REACH intern: ‘I can’t wait to see what this summer holds!’

A team of 11 REACH interns are serving with CMF’s partner, Missions of Hope International (MOHI), in Nairobi, Kenya, right now, and are feeling blessed, challenged, tired and exhilarated, all at the same time! Here are a few great stories from four teammates about their first weeks in Kenya.

Emma Albrecht

“I have been in Kenya for two weeks and life here is great! Seeing God work in the community and the hearts of everyone is truly inspiring. This past week my team and I were assigned to our centers and had our first full week of work. I split my time between Kiamaiko, where I shadow a social worker making home visits, and Pangani, where I work in the communications department. 

“Kiamaiko is a unique center because it is placed in the middle of a Muslim community.
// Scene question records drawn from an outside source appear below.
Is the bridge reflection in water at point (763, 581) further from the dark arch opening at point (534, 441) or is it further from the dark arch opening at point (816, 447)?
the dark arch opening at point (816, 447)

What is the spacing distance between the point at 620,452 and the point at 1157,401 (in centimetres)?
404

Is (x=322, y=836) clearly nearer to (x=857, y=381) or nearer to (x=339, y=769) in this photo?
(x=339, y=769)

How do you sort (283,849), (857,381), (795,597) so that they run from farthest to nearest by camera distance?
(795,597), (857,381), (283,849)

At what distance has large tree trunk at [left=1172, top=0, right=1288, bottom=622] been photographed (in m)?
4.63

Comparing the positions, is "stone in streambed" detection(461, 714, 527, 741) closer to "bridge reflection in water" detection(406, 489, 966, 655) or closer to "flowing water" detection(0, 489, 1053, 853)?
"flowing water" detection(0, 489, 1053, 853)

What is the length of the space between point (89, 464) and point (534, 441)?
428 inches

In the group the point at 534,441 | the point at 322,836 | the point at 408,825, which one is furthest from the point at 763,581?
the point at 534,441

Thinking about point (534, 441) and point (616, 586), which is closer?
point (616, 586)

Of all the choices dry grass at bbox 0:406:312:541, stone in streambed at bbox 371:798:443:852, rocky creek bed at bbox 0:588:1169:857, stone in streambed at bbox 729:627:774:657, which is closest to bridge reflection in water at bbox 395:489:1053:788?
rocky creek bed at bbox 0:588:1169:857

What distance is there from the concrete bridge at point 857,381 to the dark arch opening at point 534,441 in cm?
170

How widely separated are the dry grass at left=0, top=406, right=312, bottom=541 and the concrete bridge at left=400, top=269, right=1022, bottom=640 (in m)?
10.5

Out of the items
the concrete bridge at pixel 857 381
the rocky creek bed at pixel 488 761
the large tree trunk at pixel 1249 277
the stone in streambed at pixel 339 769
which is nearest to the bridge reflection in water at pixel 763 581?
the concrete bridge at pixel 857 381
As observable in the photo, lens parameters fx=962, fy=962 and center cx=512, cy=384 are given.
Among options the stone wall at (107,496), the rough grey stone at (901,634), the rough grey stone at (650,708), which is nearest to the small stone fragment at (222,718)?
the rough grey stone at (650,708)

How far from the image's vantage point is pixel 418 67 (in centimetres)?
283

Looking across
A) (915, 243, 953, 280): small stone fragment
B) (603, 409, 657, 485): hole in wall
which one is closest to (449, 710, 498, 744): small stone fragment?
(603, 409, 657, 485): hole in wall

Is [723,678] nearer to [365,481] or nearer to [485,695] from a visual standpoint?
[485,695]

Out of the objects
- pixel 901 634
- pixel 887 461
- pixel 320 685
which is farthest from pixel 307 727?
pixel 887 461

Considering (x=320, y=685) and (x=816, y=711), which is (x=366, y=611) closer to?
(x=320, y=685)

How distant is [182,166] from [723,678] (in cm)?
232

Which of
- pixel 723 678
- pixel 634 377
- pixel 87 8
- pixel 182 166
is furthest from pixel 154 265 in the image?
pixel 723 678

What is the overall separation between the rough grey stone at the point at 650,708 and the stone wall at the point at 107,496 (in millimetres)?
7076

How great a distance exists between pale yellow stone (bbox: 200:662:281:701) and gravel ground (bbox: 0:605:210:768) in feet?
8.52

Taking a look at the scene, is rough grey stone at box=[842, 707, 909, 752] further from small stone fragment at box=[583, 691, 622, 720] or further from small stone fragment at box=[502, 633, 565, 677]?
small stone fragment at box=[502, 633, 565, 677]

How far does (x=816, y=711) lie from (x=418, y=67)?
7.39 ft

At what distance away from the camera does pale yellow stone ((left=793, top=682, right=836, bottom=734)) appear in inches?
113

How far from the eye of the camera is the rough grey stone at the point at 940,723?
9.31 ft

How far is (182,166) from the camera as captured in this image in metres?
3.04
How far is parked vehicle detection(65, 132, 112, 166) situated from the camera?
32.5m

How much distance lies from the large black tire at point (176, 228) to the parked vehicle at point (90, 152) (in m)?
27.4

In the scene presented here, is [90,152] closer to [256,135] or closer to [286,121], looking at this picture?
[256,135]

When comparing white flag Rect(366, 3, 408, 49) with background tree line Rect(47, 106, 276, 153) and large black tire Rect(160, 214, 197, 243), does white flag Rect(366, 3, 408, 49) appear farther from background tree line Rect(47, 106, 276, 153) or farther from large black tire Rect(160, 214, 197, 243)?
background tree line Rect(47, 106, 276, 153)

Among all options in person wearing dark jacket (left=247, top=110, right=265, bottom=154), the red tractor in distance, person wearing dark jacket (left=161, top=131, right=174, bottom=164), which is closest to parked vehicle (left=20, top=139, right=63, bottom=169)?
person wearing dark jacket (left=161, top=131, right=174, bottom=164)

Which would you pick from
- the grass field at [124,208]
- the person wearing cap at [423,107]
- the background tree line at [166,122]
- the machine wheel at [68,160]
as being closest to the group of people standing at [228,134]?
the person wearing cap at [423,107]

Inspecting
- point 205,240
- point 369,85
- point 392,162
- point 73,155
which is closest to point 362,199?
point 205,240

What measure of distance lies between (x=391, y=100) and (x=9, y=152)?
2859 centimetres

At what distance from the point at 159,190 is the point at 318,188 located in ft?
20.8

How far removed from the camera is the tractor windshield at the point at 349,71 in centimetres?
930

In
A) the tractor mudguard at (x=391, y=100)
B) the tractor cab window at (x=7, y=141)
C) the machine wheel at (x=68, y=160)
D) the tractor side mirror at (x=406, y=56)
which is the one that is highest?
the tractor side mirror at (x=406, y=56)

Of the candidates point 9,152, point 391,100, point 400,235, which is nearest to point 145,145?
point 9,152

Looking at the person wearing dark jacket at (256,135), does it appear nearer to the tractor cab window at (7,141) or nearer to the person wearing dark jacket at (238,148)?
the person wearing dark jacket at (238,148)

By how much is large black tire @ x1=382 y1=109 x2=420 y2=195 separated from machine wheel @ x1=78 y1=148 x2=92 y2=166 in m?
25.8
I was a little nervous before my first day because it’s so easy to feel out of place in a new culture and I thought I would feel completely isolated, but I so was wrong! The entire staff was so kind and on every home visit the families were so hospitable and truly cared for the wellbeing of their community. Also, Kiamakio has a large school and the kids are so fun to hang out with.
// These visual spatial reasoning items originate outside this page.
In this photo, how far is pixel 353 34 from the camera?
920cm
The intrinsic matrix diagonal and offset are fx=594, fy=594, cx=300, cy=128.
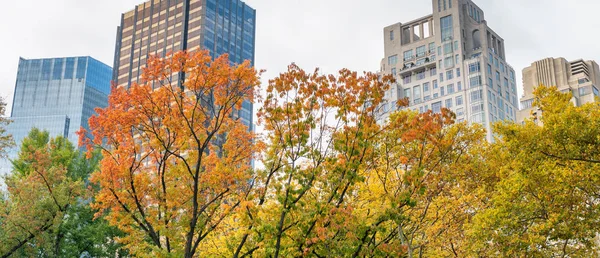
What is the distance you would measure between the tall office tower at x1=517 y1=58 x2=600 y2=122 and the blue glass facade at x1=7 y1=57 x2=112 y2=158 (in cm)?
10687

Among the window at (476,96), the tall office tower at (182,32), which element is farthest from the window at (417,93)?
the tall office tower at (182,32)

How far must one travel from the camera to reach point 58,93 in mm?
160375

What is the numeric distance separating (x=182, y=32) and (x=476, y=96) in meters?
52.0

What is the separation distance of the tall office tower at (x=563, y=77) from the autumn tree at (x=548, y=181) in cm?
7472

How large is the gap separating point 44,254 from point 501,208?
21.7m

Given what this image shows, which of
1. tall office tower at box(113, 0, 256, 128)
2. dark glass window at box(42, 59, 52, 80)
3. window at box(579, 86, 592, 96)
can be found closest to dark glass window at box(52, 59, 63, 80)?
dark glass window at box(42, 59, 52, 80)

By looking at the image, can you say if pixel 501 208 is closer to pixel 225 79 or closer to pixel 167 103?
pixel 225 79

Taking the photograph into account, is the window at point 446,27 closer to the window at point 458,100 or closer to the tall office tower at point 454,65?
the tall office tower at point 454,65

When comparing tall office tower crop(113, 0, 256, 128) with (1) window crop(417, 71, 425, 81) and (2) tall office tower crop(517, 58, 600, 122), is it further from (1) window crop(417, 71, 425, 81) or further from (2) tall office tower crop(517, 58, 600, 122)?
(2) tall office tower crop(517, 58, 600, 122)

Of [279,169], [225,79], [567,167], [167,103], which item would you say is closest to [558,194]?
[567,167]

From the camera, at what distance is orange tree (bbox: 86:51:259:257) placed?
15930mm

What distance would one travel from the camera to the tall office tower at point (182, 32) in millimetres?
105375

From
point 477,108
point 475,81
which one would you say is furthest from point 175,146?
point 475,81

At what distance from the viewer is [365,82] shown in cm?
1541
“Being here definitely has its hard moments. It’s not always easy to walk through the slums and see so many sick and impoverished people, and it’s difficult being in a completely new culture. But Kenyans have an infectious joy that continuously makes being here feel like home. I’m also surrounded by incredible teammates and an extremely loving God. I can’t wait to see what the rest of this summer holds.” 

 

Kayden Bentley

“I am working in Mabatini, partnering with CHE [Community Health Evangelism] and doing videography. My team and I wake up every day at 5:30 a.m., eat and head out to work. A visiting short-term team was there last week, running a VBS. I was able to help with that, and for the rest of the week, I went out with my mentor, Stella, to make home visits to check on families that have sick children.”

 

REACH, interns, Nairobi, Kenya, MOHI

REACH intern Jenna Wagoner snaps a selfie with MOHI school kids in the Mathare Valley of Nairobi, Kenya.

Jenna Wagoner

“This summer I am working in the Kosovo community with social workers, the kids, in the spiritual development area, and with a community health evangelist/educator. I am so excited to get to work in all of these different areas.
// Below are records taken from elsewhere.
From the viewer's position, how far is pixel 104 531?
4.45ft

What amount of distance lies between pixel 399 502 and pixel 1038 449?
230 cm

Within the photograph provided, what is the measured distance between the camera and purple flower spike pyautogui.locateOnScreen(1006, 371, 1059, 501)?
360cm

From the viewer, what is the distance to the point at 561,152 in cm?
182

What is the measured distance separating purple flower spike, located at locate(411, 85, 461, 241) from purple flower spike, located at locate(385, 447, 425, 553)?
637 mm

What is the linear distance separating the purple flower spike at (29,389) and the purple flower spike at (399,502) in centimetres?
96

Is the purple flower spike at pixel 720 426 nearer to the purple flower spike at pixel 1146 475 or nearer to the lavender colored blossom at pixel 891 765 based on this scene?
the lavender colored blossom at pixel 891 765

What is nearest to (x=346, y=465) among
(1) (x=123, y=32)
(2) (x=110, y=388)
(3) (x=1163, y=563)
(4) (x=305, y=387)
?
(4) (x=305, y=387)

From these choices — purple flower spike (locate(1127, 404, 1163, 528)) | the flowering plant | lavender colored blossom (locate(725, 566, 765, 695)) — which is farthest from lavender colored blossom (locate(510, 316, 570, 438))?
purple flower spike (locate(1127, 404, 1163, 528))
“This week has been challenging. There is a lot of poverty where I am working and being in a completely new culture can be difficult at times, but it is amazing to see the work God is doing in the Mathare Valley as well as what He is doing in the hearts of my teammates and myself. One thing that I am learning is the difference between Kenyan and American culture. The Kenyan culture is very friendly, kind, and hospitable, and they are very relationship oriented, which I find to be so important and so significant. Even though adjusting to the Kenyan culture has been a little challenging, I have been reminded of the hope that Jesus brings and the hope He is bringing in the slums of the communities here. The community of people here have absolutely beautiful hearts, and they are just another reminder of the Lord’s love!”

 

REACH, interns, Nairobi, Kenya, MOHI

REACH intern Chloe Stern makes a new friend at MOHI’s Korogocho B center in Nairobi, Kenya.

Chloe Stern

“My summer assignment is to work alongside a social worker named Anne in the MOHI center and community of Korogocho B. This is the incredible school that I was blessed to volunteer at during both times I served previously in Kenya.

“My team and I have been taking matatus (Kenyan public transportation) every day to the individual centers where we serve. The experiences that I have had on these fast-moving and extremely loud vans is something I will never forget or ever be able to fully explain!

“Although it has been a great first week, I have experienced some challenges. One challenge was acclimating to this new, crazy schedule our team is facing. Our host missionary gave us good advice that has brought peace over all fears and anxiety. She said, ‘There is absolutely no reason why you should know how to be a MOHI intern.’ This gave comfort, knowing that this is a learning process and we are here to serve alongside the ministry that is transforming so many lives.”